株式会社本田技術研究所での勤務を経て、芝浦工業大学システム工学部教授などを歴任した。
生い立ち
東京都生まれ。成城学園初等学校・中学・高校を経て、1967年(昭和42年)に東京大学に入学。工学部産業機械工学科へ進む。1971年、東京大学大学院工学系研究科修士課程舶用機械工学専攻へ進学(1977年3月に単位取得退学)。なお、後年に「非線形四輪操舵及び直接ヨーモーメント制御による車両運動性能向上の研究」[1]と題した博士論文を執筆しており、1998年1月に東京大学から博士(工学)の学位が授与された[1][2]。
技術者として
1977年10月、本田技術研究所(本田技研工業の技術開発部門子会社)に入社。自動車の安全技術のセクションに配属される。古川は大学での研究実績を買われ、佐野彰一[3]の下で4輪操舵システム(4WS)の発想・基礎研究・応用研究を行った[4]。その後3代目ホンダ・プレリュード開発チームの4WS開発責任者として商品化に携わる[要出典]。このプロジェクトは難航したが、1987年4月に世界初の実用的乗用車4輪操舵システムとして、3代目プレリュードに搭載された[4]。操舵の制御方式は特許を取得し、1991年に「車両の舵角応動型4輪操舵システムの発明」の名目で、発明協会の全国発明表彰・内閣総理大臣発明賞を受賞(佐野および本田技研工業社長川本信彦との共同)[4][5]。以来、自動運転システム、2足歩行ロボット、先進安全運転支援システムなどのプロジェクトリーダーを歴任した。
工学者として
2002年3月にホンダを退職。同年4月に芝浦工業大学システム工学部機械制御システム学科教授に就任[6]。生活支援創造工学研究室を立ち上げ、自動車の運転支援システム、コンパクトモビリティの開発、調理支援システムの開発などの教育研究に従事。また、国土交通省の先進安全自動車推進検討会の座員、同通信利用技術分科会長など、官庁の検討会委員を歴任[7][8][9]。ISO/TC204/WG14(ITS技術における運転支援システム技術)の国際議長、車両運動制御に関する国際学術シンポジウムAVECの立上げ、自動車の予防安全技術に関する国際シンポジウムFAST-zeroの立上げなど、国際的活動の実績も持つ。2013年に芝浦工業大学を定年退官し[6]、大学院理工学研究科特任教授として産学連携研究教育活動を担当。2018年に芝浦工業大学特任教授を退任。

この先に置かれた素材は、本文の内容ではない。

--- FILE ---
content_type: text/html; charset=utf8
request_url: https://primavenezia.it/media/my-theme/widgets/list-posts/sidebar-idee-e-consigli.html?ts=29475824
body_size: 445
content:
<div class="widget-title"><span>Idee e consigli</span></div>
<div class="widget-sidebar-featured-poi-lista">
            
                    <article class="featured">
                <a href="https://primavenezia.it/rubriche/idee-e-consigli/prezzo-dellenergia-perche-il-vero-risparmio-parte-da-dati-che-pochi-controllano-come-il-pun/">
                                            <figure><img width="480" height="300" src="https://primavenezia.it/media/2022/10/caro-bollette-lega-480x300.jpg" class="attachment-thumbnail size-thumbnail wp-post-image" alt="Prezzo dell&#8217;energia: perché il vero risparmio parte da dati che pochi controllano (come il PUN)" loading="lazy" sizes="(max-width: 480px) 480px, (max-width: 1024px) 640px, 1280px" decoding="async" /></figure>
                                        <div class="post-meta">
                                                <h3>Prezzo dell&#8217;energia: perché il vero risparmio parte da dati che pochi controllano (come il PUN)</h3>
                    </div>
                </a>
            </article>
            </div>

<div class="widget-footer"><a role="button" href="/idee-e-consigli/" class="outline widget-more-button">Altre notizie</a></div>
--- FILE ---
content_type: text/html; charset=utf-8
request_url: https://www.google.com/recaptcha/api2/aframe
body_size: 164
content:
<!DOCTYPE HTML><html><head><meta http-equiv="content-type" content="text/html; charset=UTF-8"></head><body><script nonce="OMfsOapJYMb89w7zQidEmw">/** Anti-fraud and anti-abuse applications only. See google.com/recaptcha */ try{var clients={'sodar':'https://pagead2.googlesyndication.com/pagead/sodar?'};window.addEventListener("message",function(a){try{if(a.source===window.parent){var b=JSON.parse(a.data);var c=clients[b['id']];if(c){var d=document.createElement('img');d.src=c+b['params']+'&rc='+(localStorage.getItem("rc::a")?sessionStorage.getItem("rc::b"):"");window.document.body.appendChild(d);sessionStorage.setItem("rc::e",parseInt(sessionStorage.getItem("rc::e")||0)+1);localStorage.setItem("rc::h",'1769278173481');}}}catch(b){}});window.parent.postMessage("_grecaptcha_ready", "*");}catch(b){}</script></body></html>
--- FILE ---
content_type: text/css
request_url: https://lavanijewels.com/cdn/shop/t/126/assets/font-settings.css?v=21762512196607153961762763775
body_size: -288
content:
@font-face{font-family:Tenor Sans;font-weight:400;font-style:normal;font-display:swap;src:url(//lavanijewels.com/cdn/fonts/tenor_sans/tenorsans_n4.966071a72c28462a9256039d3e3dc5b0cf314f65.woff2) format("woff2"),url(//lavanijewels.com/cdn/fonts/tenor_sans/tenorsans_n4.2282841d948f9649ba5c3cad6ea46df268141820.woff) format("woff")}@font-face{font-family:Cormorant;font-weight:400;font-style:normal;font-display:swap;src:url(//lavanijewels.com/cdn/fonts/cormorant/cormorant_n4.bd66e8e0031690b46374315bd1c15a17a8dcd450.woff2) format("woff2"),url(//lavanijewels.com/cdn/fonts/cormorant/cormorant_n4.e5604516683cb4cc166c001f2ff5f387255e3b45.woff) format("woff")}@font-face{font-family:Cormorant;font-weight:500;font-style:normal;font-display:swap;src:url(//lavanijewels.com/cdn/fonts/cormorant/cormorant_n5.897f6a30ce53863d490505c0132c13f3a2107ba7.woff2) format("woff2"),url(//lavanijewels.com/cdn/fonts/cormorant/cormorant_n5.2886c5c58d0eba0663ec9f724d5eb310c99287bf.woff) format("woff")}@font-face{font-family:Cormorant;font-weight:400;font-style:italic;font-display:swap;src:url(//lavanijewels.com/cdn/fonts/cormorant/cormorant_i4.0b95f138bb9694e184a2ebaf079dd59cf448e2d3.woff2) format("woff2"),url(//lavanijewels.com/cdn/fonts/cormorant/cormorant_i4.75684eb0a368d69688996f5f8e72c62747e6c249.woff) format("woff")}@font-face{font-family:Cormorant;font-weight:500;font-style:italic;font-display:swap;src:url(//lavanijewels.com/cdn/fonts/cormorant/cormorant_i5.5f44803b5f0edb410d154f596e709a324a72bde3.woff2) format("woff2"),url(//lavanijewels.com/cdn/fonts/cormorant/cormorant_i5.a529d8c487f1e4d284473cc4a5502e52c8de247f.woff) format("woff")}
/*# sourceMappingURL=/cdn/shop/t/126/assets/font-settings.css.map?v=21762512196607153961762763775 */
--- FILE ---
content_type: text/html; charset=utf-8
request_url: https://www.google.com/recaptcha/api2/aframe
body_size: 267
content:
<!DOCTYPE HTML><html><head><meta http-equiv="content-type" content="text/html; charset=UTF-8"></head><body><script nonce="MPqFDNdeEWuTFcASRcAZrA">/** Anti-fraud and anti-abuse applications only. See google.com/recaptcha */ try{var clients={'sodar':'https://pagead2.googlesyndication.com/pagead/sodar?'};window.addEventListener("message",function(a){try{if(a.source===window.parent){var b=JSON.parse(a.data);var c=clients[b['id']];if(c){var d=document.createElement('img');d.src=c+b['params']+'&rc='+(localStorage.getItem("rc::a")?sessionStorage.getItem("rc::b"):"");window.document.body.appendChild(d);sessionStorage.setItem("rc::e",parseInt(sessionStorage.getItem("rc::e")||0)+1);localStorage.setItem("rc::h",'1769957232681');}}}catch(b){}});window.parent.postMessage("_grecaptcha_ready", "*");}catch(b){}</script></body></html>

2019年に明治大学自動運転社会総合研究所の客員研究員に就任し、2020年より内閣府未来技術社会実装事業に申請して、対馬市で自動運転システムの社会実装プロジェクト「対馬スマートシティ事業」が採択されて、推進。
2023年4月に山形県西置賜郡飯豊町に新設される電動モビリティシステム専門職大学において、電気自動車システム工学部の教授として着任した[10]。電動モビリティシステム専門職大学においては学長上席補佐も兼務している[11]。